Ohne​ diese Spiegelungen, ohne dieses Echo, ist es schwer eine Geschichte weiterzuentwickeln. Weil sie durch die Leser lebt. Am Anfang habe ich mich gefühlt, wie ein Straßenmusiker dem niemand zuhört. Als ob ich mich fallen lasse, um dann nicht aufgefangen zu werden und auf dem harten Boden zu landen. Wie ein wichtiger Brief, der nicht beantwortet wird. Ich denke, das wird unterschätzt. Autoren haben Angst vor negativen Kritiken, doch nicht vor dieser Leere, dem Nichts. Dabei ist es doch dieser Gedanke-was wenn ich was schreibe und niemanden interessiert es- der wirklich beängstigend ist.
Mein Tipp: Lasst euer Buch vor der Veröffentlichung von Testlesern bewerten. Meldet euch nach der Veröffentlichung bei Lovelybooks an.
Gebt es möglichst vielen Menschen zum Lesen, bittet um ehrliche Rezensionen. Schließt euch Autorengruppen an.
Und versucht, eure Zielgruppe zu finden. Ich kann z.b. nicht erwarten, dass Fantasy-Leser etwas mit meinem Thema anfangen können.

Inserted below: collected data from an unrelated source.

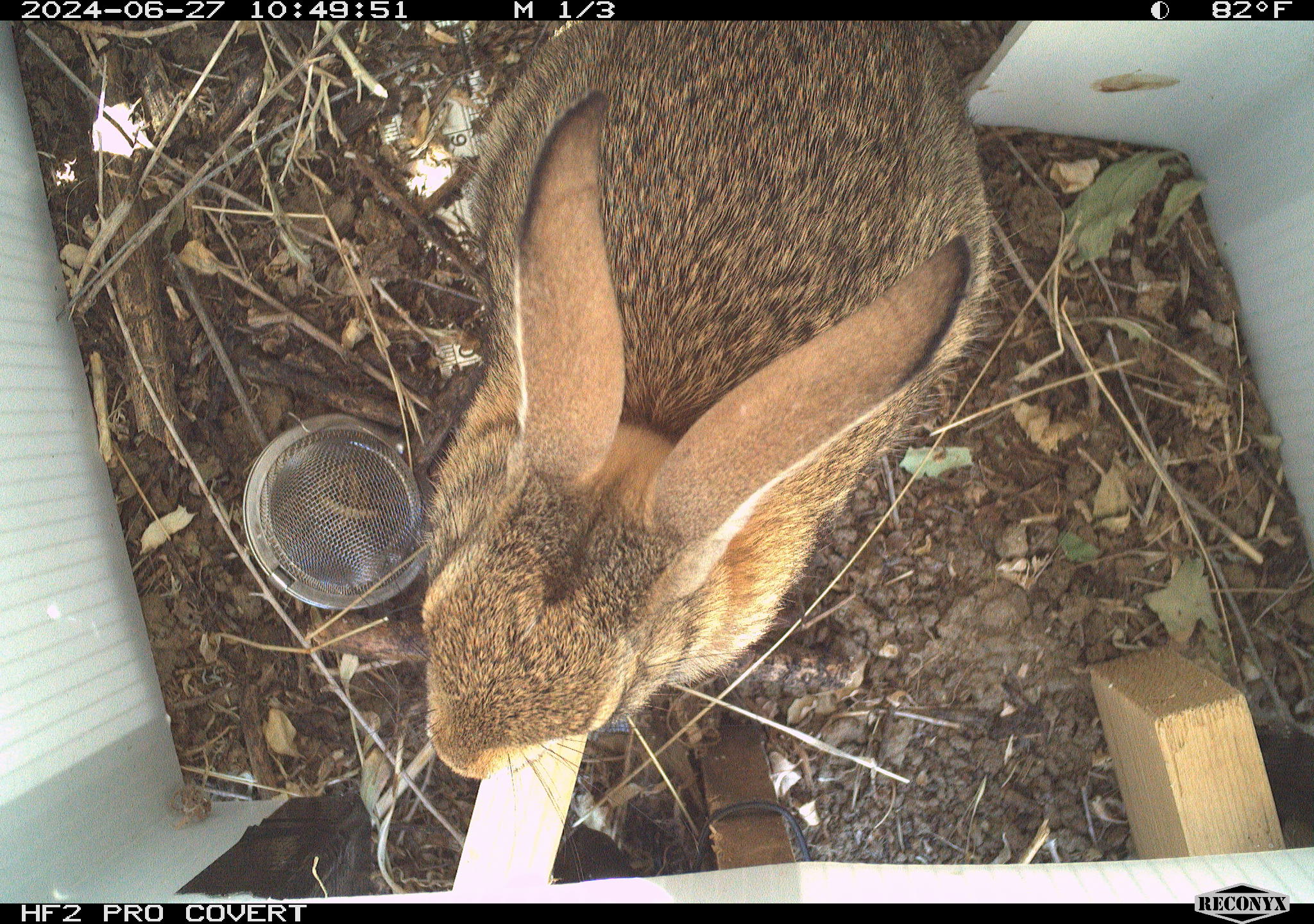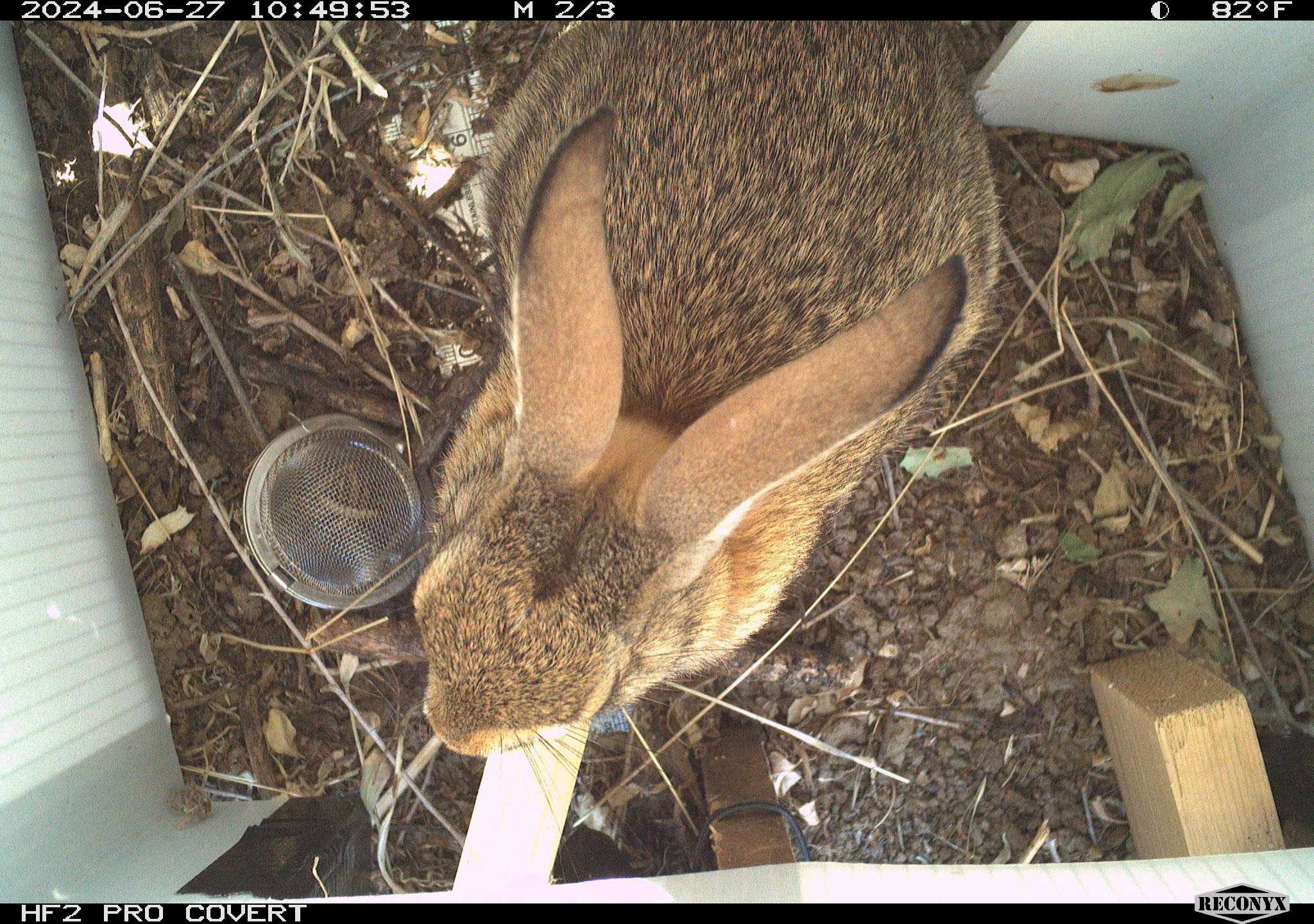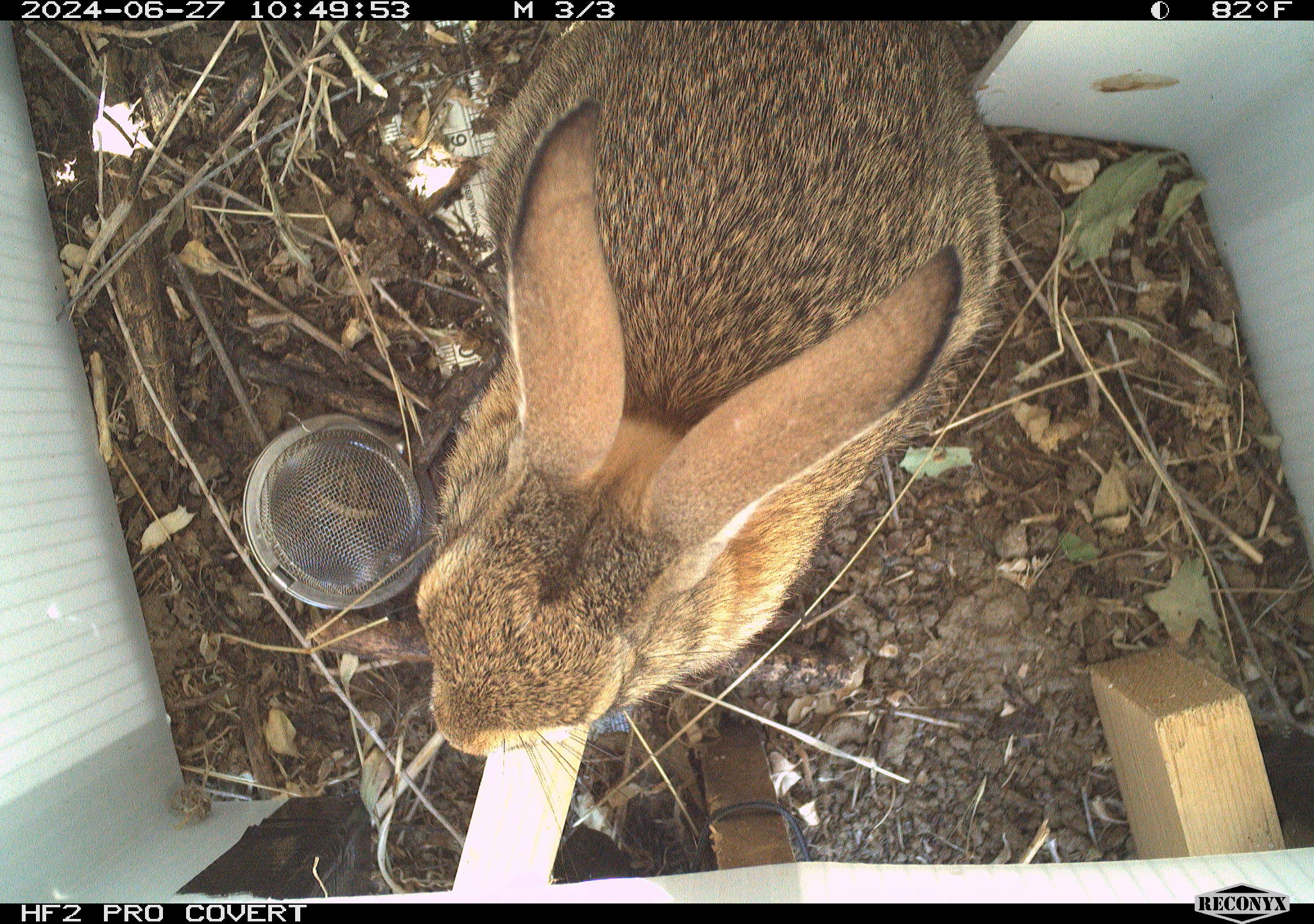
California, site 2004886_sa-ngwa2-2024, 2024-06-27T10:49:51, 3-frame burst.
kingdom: Animalia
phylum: Chordata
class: Mammalia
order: Lagomorpha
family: Leporidae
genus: Sylvilagus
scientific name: Sylvilagus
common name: cottontail rabbits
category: sylvilagus species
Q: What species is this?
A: Sylvilagus species (cottontail rabbits) (Sylvilagus).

Und macht nicht den Fehler, jedes Echo als „die Wahrheit“ zu definieren-die gibt es nicht. Die Kritiken, ob gut oder schlecht, spiegeln lediglich die Wahrnehmung eurer Leser. Ihr könnt so eine Verbindung herstellen, doch die Kritiken als Urteile zu betrachten, wird euch nicht in eine gute Beziehung zum Leser bringen. Dann gibt es wieder einen Chef und einen Untergebenen, doch so funktioniert das nicht. Kreativität ist frei von hierarchischen Strukturen.

Es ist ein lebenslanger Lernprozess, herauszufinden, was das eigene Buch bewirken kann. Die Veröffentlichung ist der Anfang. Und oft auch der Anfang vieler neuer Ideen und Inspirationen für das neue Buch.